Tortorella most likely won't have a goalie
controversy to navigate, now that Roberto
Luongo again is the team's No. 1 following the draft-day trade of
Cory Schneider
to the New Jersey
Devils. Tortorella, Gillis and team owner Francesco Aquilini each
reportedly made separate trips to visit Luongo and smooth over any
hard feelings, but the 34-year-old goalie publicly has been quiet and
hired new representation even though he has nine years and more than
$47 million remaining on his contract.
"We had a really good conversation,"
Gillis said. "From the outset, Roberto is a consummate
professional, he's a great goaltender, and what happened could have
been the result all the way through. … At the end of the day we had
to make a choice, and we made the choice to go with Roberto."

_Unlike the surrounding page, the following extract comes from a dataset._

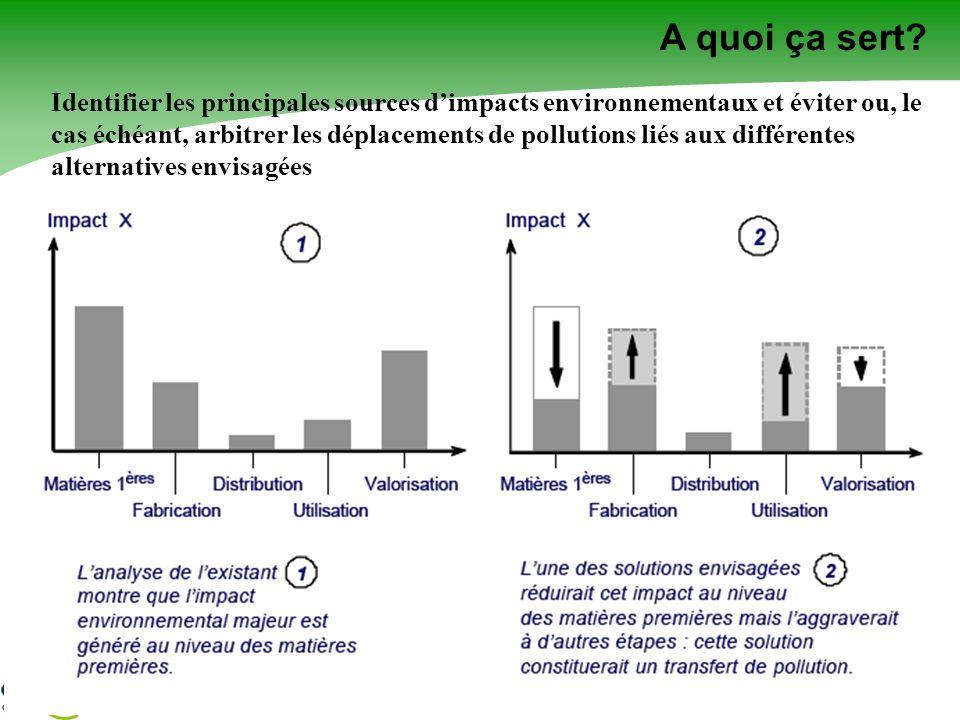 S. CAILLOL Identifier les principales sources dimpacts environnementaux et éviter ou, le cas échéant, arbitrer les déplacements de pollutions liés aux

Thirteen Canucks who appeared in at least 30 games
last season return, with the top eight older than 26. That does not
include forward Ryan
Kesler, 28, who was limited to 17 games by injuries to his
shoulder, wrist and foot. Gillis added free-agent forwards Brad
Richardson and Mike
Santorelli, and defenseman Yannick
Weber, leaving a few spots open for prospects. Forward Bo
Horvat, taken with the No. 9 pick acquired in the Schneider
trade, is a possibility, as are forwards Nicklas
Jensen and Brendan
Gaunce. "One of the reasons that [Tortorella] was so
appealing for me as a head coach is young players have thrived in New
York," Gillis said. "And we need to have young players
in our lineup. Now whether Bo's ready, we'll find out."
Rather than tear down the roster and start a
rebuild, Gillis opted for a veteran coach he hopes can lead an
experienced team on another postseason run or two. "I'm not
prepared at this point to break up a core group of players that I
think are really solid players and really solid people. I think they
deserve another opportunity, and with [Tortorella] here I'm really
excited about what he's going to bring to this team and this
organization. When I talk about a reset for us, this is the reset,
right here. And I am very, very confident that we are headed in a new
direction with a new voice, and I'm excited about it."